Excerpts from spatial question data:
* Begin *

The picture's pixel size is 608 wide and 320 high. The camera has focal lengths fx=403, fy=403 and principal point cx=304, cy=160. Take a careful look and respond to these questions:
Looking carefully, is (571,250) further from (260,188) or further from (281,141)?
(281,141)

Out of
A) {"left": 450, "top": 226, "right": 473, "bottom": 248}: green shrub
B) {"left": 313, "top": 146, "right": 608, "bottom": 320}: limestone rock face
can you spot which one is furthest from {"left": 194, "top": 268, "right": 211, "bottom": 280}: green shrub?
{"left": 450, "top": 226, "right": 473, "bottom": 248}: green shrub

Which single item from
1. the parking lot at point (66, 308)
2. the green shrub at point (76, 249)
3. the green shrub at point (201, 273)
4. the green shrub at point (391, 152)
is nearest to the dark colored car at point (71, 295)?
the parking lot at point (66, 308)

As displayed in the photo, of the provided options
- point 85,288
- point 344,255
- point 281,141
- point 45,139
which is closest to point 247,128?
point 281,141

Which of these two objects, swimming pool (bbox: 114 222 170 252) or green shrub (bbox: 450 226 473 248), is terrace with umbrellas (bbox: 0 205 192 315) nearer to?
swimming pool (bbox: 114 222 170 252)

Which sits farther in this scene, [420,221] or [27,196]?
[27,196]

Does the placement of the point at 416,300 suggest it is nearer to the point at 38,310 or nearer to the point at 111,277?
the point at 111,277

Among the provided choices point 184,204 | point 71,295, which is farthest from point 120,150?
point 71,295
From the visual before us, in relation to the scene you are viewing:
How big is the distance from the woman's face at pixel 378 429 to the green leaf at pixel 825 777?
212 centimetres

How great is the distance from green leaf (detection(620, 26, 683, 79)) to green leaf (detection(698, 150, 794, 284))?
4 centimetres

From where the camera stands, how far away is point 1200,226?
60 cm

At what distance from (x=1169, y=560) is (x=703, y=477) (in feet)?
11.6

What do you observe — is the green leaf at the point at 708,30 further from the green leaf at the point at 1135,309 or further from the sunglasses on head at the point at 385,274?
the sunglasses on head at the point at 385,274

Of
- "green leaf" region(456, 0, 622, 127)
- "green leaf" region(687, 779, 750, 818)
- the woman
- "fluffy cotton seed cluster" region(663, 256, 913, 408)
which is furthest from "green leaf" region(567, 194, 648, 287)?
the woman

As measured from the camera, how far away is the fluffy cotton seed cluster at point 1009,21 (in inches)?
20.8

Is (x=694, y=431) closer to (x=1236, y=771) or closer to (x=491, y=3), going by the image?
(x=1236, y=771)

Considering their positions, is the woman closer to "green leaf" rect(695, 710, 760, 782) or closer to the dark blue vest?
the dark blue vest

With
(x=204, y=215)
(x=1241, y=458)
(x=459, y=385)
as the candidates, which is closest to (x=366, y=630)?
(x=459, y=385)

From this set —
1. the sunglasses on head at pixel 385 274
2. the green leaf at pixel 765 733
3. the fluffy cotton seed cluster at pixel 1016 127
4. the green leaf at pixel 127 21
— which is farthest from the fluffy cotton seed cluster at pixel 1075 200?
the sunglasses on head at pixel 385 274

* End *

Reproduce the lines above verbatim, starting with the line that contains "Does the placement" and continuing through the final line, both included.

Complete output ▸
Does the placement of the point at 416,300 suggest it is nearer to the point at 38,310 or nearer to the point at 111,277?
the point at 111,277

Among the provided choices point 184,204 | point 71,295, which is farthest from point 120,150?
point 71,295
From the visual before us, in relation to the scene you are viewing:
How big is the distance from the woman's face at pixel 378 429 to the green leaf at pixel 825 777?
212 centimetres

How great is the distance from green leaf (detection(620, 26, 683, 79)) to green leaf (detection(698, 150, 794, 284))?
4 centimetres

From where the camera stands, how far away is point 1200,226?
60 cm

At what distance from (x=1169, y=560) is (x=703, y=477) (in feet)?
11.6

What do you observe — is the green leaf at the point at 708,30 further from the green leaf at the point at 1135,309 or further from the sunglasses on head at the point at 385,274?
the sunglasses on head at the point at 385,274

Of
- "green leaf" region(456, 0, 622, 127)
- "green leaf" region(687, 779, 750, 818)
- the woman
- "fluffy cotton seed cluster" region(663, 256, 913, 408)
which is furthest from "green leaf" region(567, 194, 648, 287)?
the woman

As measured from the camera, how far away is the fluffy cotton seed cluster at point 1009,21 (in inches)?
20.8

Is (x=694, y=431) closer to (x=1236, y=771) or closer to (x=491, y=3), going by the image?
(x=1236, y=771)

Considering their positions, is the woman closer to "green leaf" rect(695, 710, 760, 782) or closer to the dark blue vest?
the dark blue vest

With
(x=204, y=215)
(x=1241, y=458)
(x=459, y=385)
as the candidates, which is closest to (x=366, y=630)?
(x=459, y=385)

From this set —
1. the sunglasses on head at pixel 385 274
2. the green leaf at pixel 765 733
3. the fluffy cotton seed cluster at pixel 1016 127
4. the green leaf at pixel 127 21
— which is farthest from the fluffy cotton seed cluster at pixel 1075 200?
the sunglasses on head at pixel 385 274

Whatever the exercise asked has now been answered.